* _WHAT YOU SHOULD DO_: Once the pictures are set aside, repeat all of the data below exactly.

* _DATA EXCERPT_:

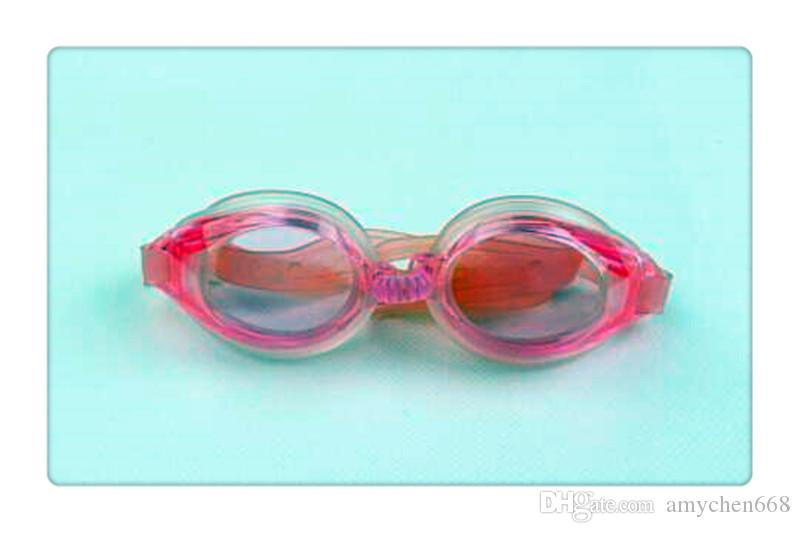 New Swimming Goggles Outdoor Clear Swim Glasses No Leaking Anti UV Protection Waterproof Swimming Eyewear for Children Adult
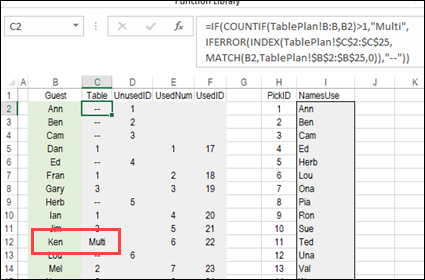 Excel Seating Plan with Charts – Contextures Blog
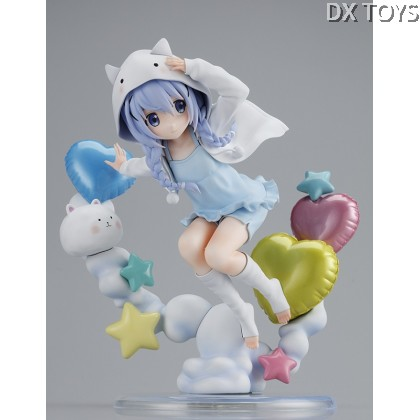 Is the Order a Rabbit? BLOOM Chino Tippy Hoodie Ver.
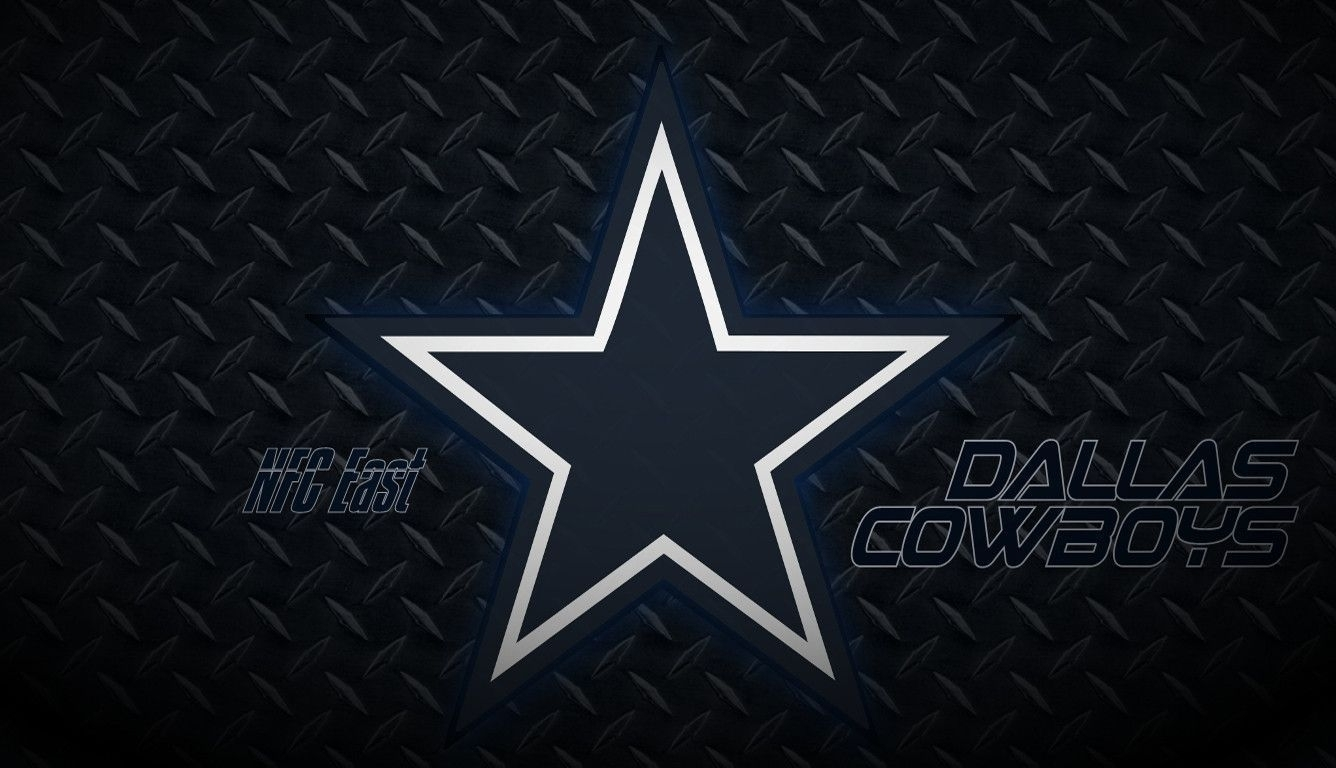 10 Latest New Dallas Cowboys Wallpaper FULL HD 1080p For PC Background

* _WRITTEN SOLUTION_:
 New Swimming Goggles Outdoor Clear Swim Glasses No Leaking Anti UV Protection Waterproof Swimming Eyewear for Children Adult
 Excel Seating Plan with Charts – Contextures Blog
 Is the Order a Rabbit? BLOOM Chino Tippy Hoodie Ver.
 10 Latest New Dallas Cowboys Wallpaper FULL HD 1080p For PC Background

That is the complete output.